> _Assignment_: Read through the records. Copy each line that has the word "spectrum".

(Data extracted from a collection)
*-*-*

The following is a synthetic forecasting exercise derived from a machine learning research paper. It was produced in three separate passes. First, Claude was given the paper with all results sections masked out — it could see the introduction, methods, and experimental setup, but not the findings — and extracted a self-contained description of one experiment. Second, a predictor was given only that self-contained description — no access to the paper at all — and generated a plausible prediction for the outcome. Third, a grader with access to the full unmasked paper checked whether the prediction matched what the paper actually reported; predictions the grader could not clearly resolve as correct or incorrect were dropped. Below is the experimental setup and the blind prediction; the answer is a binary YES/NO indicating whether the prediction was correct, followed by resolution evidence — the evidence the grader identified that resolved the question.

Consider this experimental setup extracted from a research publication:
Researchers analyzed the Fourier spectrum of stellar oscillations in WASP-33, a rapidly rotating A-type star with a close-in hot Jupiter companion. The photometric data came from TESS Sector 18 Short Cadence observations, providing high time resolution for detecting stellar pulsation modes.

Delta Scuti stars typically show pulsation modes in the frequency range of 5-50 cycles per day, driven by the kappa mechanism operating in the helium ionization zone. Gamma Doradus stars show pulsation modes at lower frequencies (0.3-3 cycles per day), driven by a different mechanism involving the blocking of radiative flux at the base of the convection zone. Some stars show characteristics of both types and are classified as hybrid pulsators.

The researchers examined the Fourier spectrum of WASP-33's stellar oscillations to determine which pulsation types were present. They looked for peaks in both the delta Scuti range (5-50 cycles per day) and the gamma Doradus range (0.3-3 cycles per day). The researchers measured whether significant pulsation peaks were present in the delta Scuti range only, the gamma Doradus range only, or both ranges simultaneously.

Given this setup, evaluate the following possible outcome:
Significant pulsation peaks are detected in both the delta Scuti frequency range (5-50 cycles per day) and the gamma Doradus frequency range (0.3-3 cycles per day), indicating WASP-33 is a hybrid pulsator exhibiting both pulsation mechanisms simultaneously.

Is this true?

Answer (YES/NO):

*-*-*

> _Result of this exercise_:
Researchers analyzed the Fourier spectrum of stellar oscillations in WASP-33, a rapidly rotating A-type star with a close-in hot Jupiter companion. The photometric data came from TESS Sector 18 Short Cadence observations, providing high time resolution for detecting stellar pulsation modes.
The researchers examined the Fourier spectrum of WASP-33's stellar oscillations to determine which pulsation types were present. They looked for peaks in both the delta Scuti range (5-50 cycles per day) and the gamma Doradus range (0.3-3 cycles per day). The researchers measured whether significant pulsation peaks were present in the delta Scuti range only, the gamma Doradus range only, or both ranges simultaneously.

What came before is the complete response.